The U.S. argument that such policies are "immoral" takes as a given that modified crops have been proven to be free of health or environmental hazards. It also presumes that modified crops would reduce African hunger because they yield more than conventional varieties. In fact, average yields from currently available modified food-crop seeds are slightly lower than yields of comparable nonmodified varieties. This is not surprising, because modified crops have been designed mainly to deal with pest problems, not to produce more food. Crop genetic engineering is a long way from developing varieties that could produce more food under African conditions.
Meanwhile, transnational companies that have patented much of the current genetic-engineering technology - as well as genes - have little incentive to invest in developing crops for countries where farmers are too poor to buy premium seeds and agrochemicals. In any case, lack of quality crop varieties is not the major obstacle to African food production; the bigger problems in Africa are poor roads and storage facilities, lack of credit and fertilizer, degraded soils, labor shortages and farm prices depressed by imports of cheap food from the United States and Europe, where agriculture is heavily subsidized.
In addition, the question of environmental risk is proving more vexing than enthusiasts of genetic modification first thought.
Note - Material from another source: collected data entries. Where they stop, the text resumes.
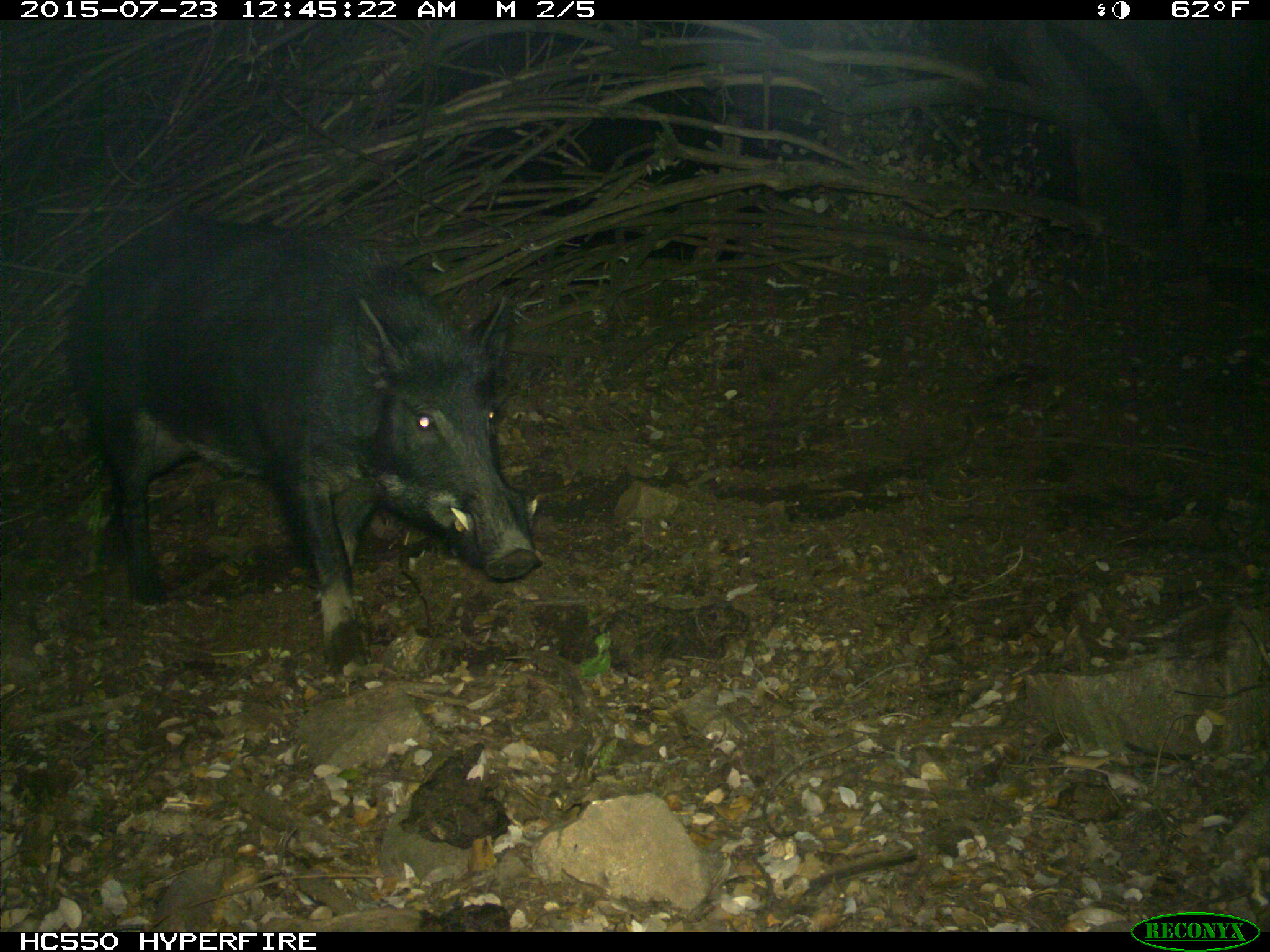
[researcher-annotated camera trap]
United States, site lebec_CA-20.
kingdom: Animalia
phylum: Chordata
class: Mammalia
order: Artiodactyla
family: Suidae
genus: Sus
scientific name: Sus scrofa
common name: wild boar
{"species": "Sus scrofa (wild boar)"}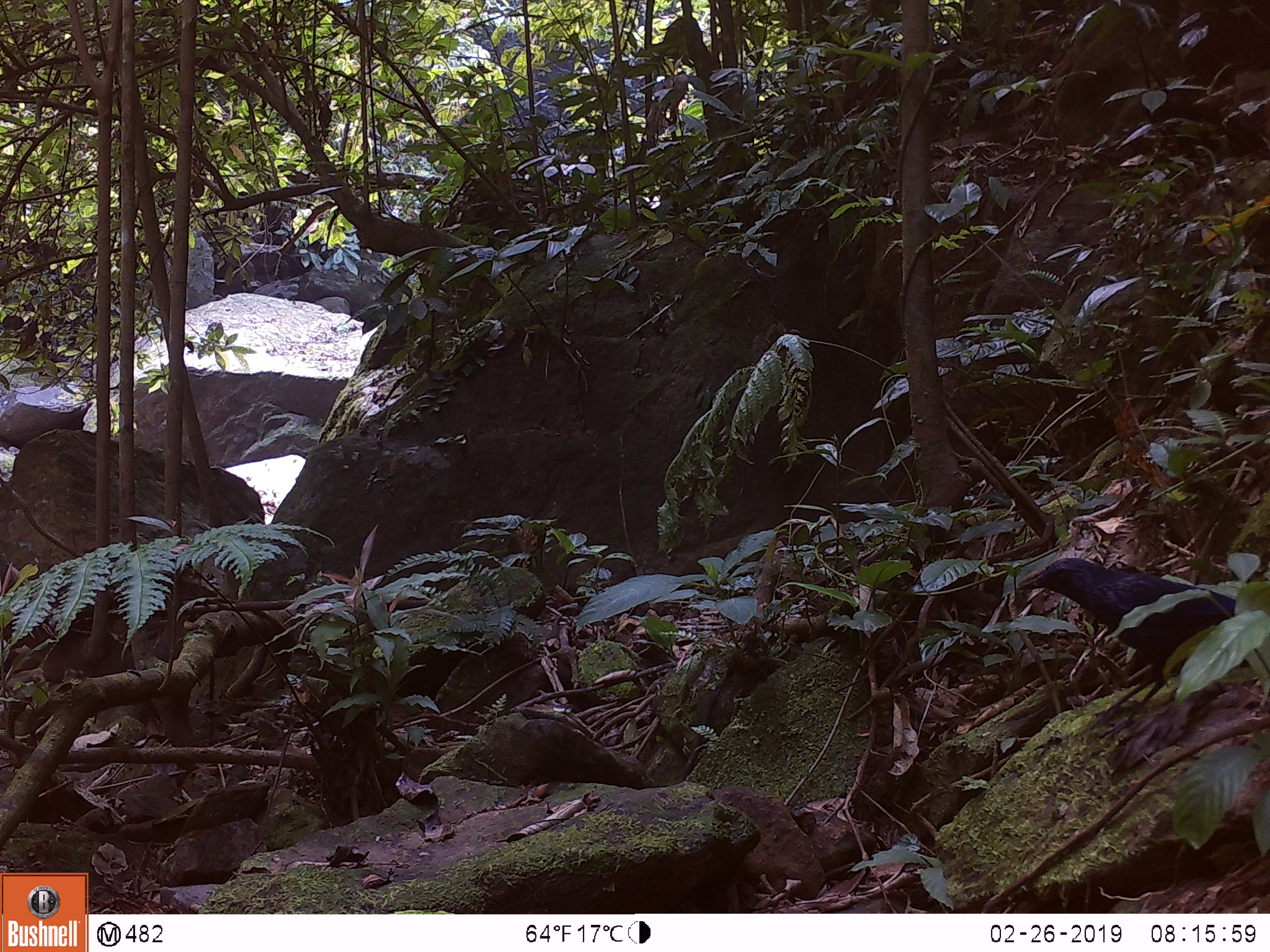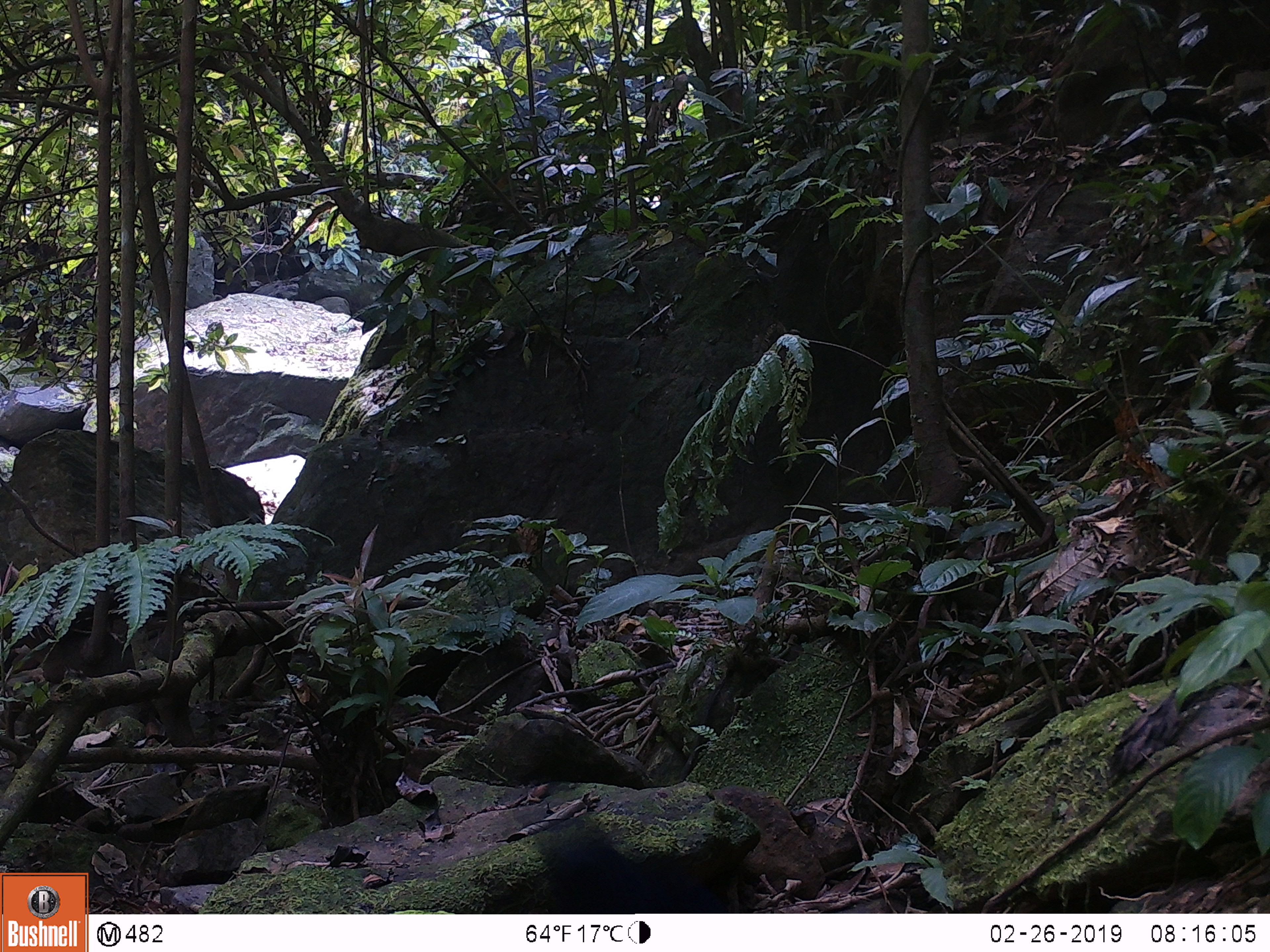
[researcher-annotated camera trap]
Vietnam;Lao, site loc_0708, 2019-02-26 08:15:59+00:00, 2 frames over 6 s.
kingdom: Animalia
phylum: Chordata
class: Aves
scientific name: Aves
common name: bird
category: unidentified bird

Some scientists worry that synthetic genes and their products may contribute to the loss of vital maize genetic diversity, or that they may damage soil microbes and other organisms that keep agro-ecosystems productive. Until such ecological problems have been solved, countries may reasonably prefer not to accept genetically modified seeds. The U.S. Department of Agriculture, the U.S. Agency for International Development and the trade representative's office have nonetheless made the promotion of genetically modified crops a policy priority. The United States has fought hard against the Cartagena Protocol on Biosafety, a global treaty that will give countries the option to decline genetically modified seed imports if they are shown to pose ecological or socioeconomic risks.
Promoters of U.S. farm exports argue that low-income countries that are losing their food self-sufficiency as markets become global are actually better off because their farming systems are inefficient. But flooding world markets with the products of U.S. agriculture creates dangerous patterns of dependence, puts farmers in developing countries out of business, undermines rural communities and rarely helps the hungry. Until the United States is prepared to offer Africa what it really needs to overcome famine - support for infrastructure, inputs, marketing, fair pricing, and farmer-centered research on sustainable farm management and local crop improvement - it should stop lecturing anyone about morality.